[Begin Passage provided]

By 16.03.12BlogSeptember 2nd, 2020No Comments

Nick Isles, Chair of the High Pay Centre looks at footballer’s pay and the impact it is having on the clubs and the players.

This was the question the High Pay Centre was asked last week on the back of Rangers players agreeing to take big cuts in their pay. And the answer is a qualified ‘yes’. The economic facts are stark. In the Premier League 68% of clubs’ turnover is taken in wages. This is around 20% too high to be sustainable. Only three clubs out of the 20 had ratios of player’s pay to turnover below 60% – Arsenal at 29%, Spurs at 56% and Manchester United at 46%. In total last year the Premier League clubs lost over £500 million. A similar tale can be found in Spain, Italy and elsewhere in Europe. For clubs like Manchester United their fees from TV broadcast are more than their gate receipts, despite having the largest club stadium in the UK. United’s net debt is over £500 million and Chelsea’s over £700 million. United’s interest payments on its loans at over £100 million per annum exceed their take on ticket sales.

It is clear that Football is in a financial hole of its own making. But why? In days of yore professional footballers were paid enough to buy a pint and packet of fags after the game and not much more. Footballers played for the love of the game. Today’s footballers profess to do the same but between 1960 and today so much has changed. Top players earn more than £10 million a year just from playing. Who can forget Ruud Gullit’s demands for a pay package of many millions that was expressed as ‘netto’ or after the tax had been paid by the club? Even run-of-the mill premier league players average earnings top seven figures. It is thus not surprising that parallels with the Banks and other City financial situations are being drawn.

The reasosn for this explosion in top pay for players is complex. The 1995 Bosman ruling on the right of a player to ply his trade wherever he wished once his contract had finished fundamentally shifted power towards the players and their agents. Clubs became fearful of prize assets walking so have tried to lock them into longer contracts which have turned into pay escalators. Second instead of remuneration consultants football has agents. The agent has only one interest – to maximise the earnings for their principle – the player. This focus is admirable but damaging. Just as we see with FTSE CEOs a race to the top has been underway for quite some time. Arsenal are to be lauded for trying to establish a sensible salary structure that has tried to mitigate the baleful impact on clubs of the agent.

[End Passage provided]
[Begin Data extract]

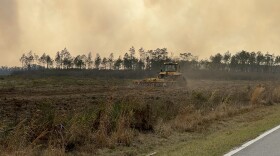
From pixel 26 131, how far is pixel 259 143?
6386mm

[End Data extract]

Complete the following:
**a.** Summarize the passage on footballers' pay in two sentences.
**b.** In the passage on footballers' pay, what was Arsenal's ratio of player pay to turnover?

Outputs in order:
**a.** Premier League clubs spend 68% of their turnover on wages, about 20% too high to be sustainable, and together lost over £500 million last year, while Manchester United and Chelsea carry net debts of over £500 million and £700 million. The rise in top players' pay is traced to the 1995 Bosman ruling, which shifted power toward players and their agents, and to agents focused only on maximizing players' earnings, though Arsenal is praised for trying to establish a sensible salary structure.

**b.** 29%